Gesetzestext
(1) 1Hat sich ein Vermächtnisnehmer einer der in § 2339 Abs. 1 bezeichneten Verfehlungen schuldig gemacht, so ist der Anspruch aus dem Vermächtnis anfechtbar. 2Die Vorschriften der §§ 2082, 2083, 2339 Abs. 2 und der §§ 2341, 2343 finden Anwendung.

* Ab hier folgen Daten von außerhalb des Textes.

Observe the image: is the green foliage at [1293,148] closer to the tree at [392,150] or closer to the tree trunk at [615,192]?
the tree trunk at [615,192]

(2) Das Gleiche gilt für einen Pflichtteilsanspruch, wenn der Pflichtteilsberechtigte sich einer solchen Verfehlung schuldig gemacht hat.
A. Geltendmachung.
Rn 1
Wie der Erbe kann auch der Vermächtnisnehmer oder Pflichtteilsberechtigte als nur schuldrechtlich Berechtigter erbunwürdig sein. Die Geltendmachung erfolgt durch formlose Anfechtungserklärung des Berechtigten (§ 2341) ggü dem Unwürdigen (§ 143 I, IV 1). Sie ist in einer Klageerhebung idR enthalten, wenn der Vermächtnisnehmer oder Pflichtteilsberechtigte zugleich Erbe ist (MüKo/Helms Rz 5). Die Erklärung hat in der Frist des § 2082 zu erfolgen. Für ihren Beginn kommt es nicht auf Beweisbarkeit, sondern lediglich auf zuverlässige Kenntnis vom Anfechtungsgrund an (hM, MüKo/Helms Rz 4). Nach Ablauf der Frist kann die Unwürdigkeit noch einredeweise geltend gemacht werden (I 2 iVm § 2083; Hamm 12.7.16 – 10 U 83/15). § 2345 gilt nicht für eine Tat des Vermächtnisnehmers gegen den Erben (BGH FamRZ 62, 256, 257). Ggü einem Auflagenbegünstigten (§§ 2192 ff), der sich einer Verfehlung iSv § 2339 Nr 1–4 schuldig gemacht hat, bleibt nur Anfechtung nach §§ 2078, 2083.
Rn 2
Anfechtbare Ansprüche sind auch die gesetzlichen Vermächtnisse (Voraus, § 1932; Dreißigster, § 1969) und nicht vollzogene Schenkungen vTw (§ 2301 I). Beim Pflichtteilsberechtigten (II) sind neben dem Pflichtteilsanspruch auch der Pflichtteilsrestanspruch (§§ 2305, 2307) und der Pflichtteilsergänzungsanspruch gegen den Erben oder Beschenkten (§ 2325 ff) anfechtbar (Staud/Olshausen Rz 4, 5, 7).
B. Wirkung.
Rn 3
Die Wirkung der Anfechtung folgt aus § 142 I. Der Anspruch des Unwürdigen wird rückwirkend beseitigt. Ein Ersatzvermächtnisnehmer (§ 2190), wenn er bestimmt ist, erwirbt das Vermächtnis. Einem bestimmten Mitvermächtnisnehmer wächst es an (§§ 2158f). Fehlt es an beiden, erlischt es. Wenn der Unwürdige enterbt, ihm aber nicht der Pflichtteil entzogen wurde, erlangt die Pflichtteilsunwürdigkeit eigene Bedeutung. Eine Folge ist, dass die in § 2309 benannten entfernteren Pflichtteilsberechtigten ihren Pflichtteil verlangen können (NK/Kroiß Rz 8). Das sollte auch gelten, wenn die Unwürdigkeit nach Fristablauf nur einredeweise geltend gemacht wird (RGRK/Kregel Rz 2; Brox/Walker ErbR Rz 290; aA MüKo/Helms Rz 8; Staud/Olshausen Rz 18). Eine bereits an den Unwürdigen erfolgte Leistung kann nach Anfechtung herausverlangt werden (§ 812 I 2 Alt 1), auch noch nach Fristablauf (I 2, §§ 2083, 813). Stets gilt wegen § 142 II § 819.